29 Jul 2022 19:29

National Bank of Ukraine estimates unemployment in Q2 at 35%, expects decline to 28.9% by year-end

MOSCOW. July 29 (Interfax) - The economic slump caused by the crisis in Ukraine boosted unemployment to 35% (based on the International Labor Organization calculation methodology) in Q2 2022, and the substantial reduction in economic activity has dramatically cut personal incomes, Ukrainian media said with reference to the National Bank of Ukraine's inflation review published on its official website.

The level of unemployment should lower by the end of the year from the peak seen in Q2 2022 due to economic recovery and growing demand for workforce, the NBU said. However, just as it happened in other countries (i.e. former Yugoslavia), unemployment will be going down slowly and will stay at a higher level than before even after the active phase of the crisis is over, it said.

In particular, unemployment in Ukraine should decline only to 27% in 2023 and to 18.2% in 2024, the bank said.

The NBU expects nominal wages in Ukraine to decrease by 12%, while real wages (adjusted to inflation) are to fall by 27% in 2022.

As the economy starts recovering and demand for labor reviving, nominal wages will be growing rapidly to exceed the pre-crisis level as early as 2023. However, taking into account inflationary processes, real wages at the end of 2024 will be still below the pre-crisis level, the NBU said.

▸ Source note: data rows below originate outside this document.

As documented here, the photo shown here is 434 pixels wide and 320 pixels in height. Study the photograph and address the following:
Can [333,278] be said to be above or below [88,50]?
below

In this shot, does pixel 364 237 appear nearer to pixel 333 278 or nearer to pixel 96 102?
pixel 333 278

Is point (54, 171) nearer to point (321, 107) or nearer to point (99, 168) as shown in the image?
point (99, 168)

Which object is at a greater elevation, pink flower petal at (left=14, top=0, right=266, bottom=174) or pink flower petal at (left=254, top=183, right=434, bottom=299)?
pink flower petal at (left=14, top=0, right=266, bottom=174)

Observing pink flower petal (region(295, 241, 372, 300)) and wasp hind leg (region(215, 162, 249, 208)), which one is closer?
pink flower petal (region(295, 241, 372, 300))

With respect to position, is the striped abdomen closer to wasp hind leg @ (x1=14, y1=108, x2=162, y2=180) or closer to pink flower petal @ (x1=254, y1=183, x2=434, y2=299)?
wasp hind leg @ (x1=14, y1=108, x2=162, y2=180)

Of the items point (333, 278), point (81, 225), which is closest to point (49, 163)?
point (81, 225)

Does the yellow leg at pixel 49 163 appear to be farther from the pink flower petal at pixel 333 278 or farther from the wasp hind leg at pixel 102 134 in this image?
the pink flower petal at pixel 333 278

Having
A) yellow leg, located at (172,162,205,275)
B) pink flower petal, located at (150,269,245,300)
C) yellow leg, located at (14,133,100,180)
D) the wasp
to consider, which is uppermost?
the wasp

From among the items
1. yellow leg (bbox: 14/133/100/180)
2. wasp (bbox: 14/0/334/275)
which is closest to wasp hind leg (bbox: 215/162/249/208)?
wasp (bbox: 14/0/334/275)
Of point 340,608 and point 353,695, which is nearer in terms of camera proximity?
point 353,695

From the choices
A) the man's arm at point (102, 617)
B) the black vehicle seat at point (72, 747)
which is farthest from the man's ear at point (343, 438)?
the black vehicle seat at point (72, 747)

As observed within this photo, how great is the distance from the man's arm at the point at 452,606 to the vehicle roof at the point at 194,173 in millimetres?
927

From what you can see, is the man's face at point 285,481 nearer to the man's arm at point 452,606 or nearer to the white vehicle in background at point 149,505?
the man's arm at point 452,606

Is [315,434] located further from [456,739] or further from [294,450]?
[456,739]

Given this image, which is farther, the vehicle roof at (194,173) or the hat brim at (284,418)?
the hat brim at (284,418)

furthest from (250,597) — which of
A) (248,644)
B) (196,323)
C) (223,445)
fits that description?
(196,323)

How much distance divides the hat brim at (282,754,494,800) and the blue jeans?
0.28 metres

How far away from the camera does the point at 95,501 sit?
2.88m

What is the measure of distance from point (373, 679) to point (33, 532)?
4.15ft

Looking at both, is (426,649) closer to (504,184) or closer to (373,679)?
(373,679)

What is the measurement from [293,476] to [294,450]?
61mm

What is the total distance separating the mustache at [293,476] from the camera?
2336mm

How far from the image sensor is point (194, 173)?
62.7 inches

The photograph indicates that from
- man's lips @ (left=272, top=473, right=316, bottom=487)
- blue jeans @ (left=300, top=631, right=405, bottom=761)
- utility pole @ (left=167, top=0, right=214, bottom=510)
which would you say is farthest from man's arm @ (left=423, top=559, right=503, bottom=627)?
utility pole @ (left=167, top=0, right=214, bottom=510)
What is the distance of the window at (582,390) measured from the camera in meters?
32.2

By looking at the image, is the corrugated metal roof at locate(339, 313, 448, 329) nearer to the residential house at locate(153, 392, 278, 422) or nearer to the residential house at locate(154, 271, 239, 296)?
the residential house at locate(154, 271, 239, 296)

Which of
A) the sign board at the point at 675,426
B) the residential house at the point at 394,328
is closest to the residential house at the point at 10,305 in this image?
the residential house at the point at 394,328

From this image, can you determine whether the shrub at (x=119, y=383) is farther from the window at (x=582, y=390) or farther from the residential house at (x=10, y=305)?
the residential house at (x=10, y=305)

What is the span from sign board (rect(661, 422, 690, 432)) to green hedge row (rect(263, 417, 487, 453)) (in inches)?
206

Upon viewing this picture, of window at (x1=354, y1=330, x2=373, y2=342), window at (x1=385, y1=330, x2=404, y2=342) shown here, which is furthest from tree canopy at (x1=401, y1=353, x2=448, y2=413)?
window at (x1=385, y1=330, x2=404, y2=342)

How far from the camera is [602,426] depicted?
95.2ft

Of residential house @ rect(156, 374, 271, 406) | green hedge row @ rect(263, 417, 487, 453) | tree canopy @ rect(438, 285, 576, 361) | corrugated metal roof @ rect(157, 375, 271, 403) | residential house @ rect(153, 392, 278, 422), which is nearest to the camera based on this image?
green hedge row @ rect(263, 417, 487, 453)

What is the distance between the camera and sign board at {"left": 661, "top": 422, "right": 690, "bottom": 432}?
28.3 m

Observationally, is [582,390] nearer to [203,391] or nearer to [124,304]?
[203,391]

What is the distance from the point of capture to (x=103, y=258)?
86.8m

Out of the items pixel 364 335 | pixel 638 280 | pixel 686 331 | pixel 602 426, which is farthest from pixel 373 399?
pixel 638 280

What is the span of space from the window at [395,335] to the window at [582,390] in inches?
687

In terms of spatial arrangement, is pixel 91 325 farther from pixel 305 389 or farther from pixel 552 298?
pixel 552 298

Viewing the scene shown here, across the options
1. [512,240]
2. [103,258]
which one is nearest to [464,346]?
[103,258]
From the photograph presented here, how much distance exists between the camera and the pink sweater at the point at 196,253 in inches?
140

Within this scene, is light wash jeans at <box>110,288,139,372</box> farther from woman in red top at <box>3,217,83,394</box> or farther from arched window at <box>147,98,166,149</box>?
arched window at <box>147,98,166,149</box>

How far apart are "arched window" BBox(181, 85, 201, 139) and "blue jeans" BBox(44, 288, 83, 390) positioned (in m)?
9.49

Nominal wages are expected to grow by 36.3% on average in 2023 and by 31.3% in 2024, while real wages should grow by 17.8% and 16.6% respectively, it said. Nominal wages are expected to decline on average by 13.5% and real ones by 33% in 2022.

Citing surveys, the NBU said that businesses in Ukraine tried to keep paying salaries at the beginning of the crisis, and some even made extra payments or provided material assistance to their employees at the time. However, as its active phase continued, they have started laying off their employees increasingly more often and are mostly unable to pay pre-crisis wages now.

"The significant excess of supply over demand on the labor market is also driving salary expectations down, even despite the accelerating inflation," the NBU said.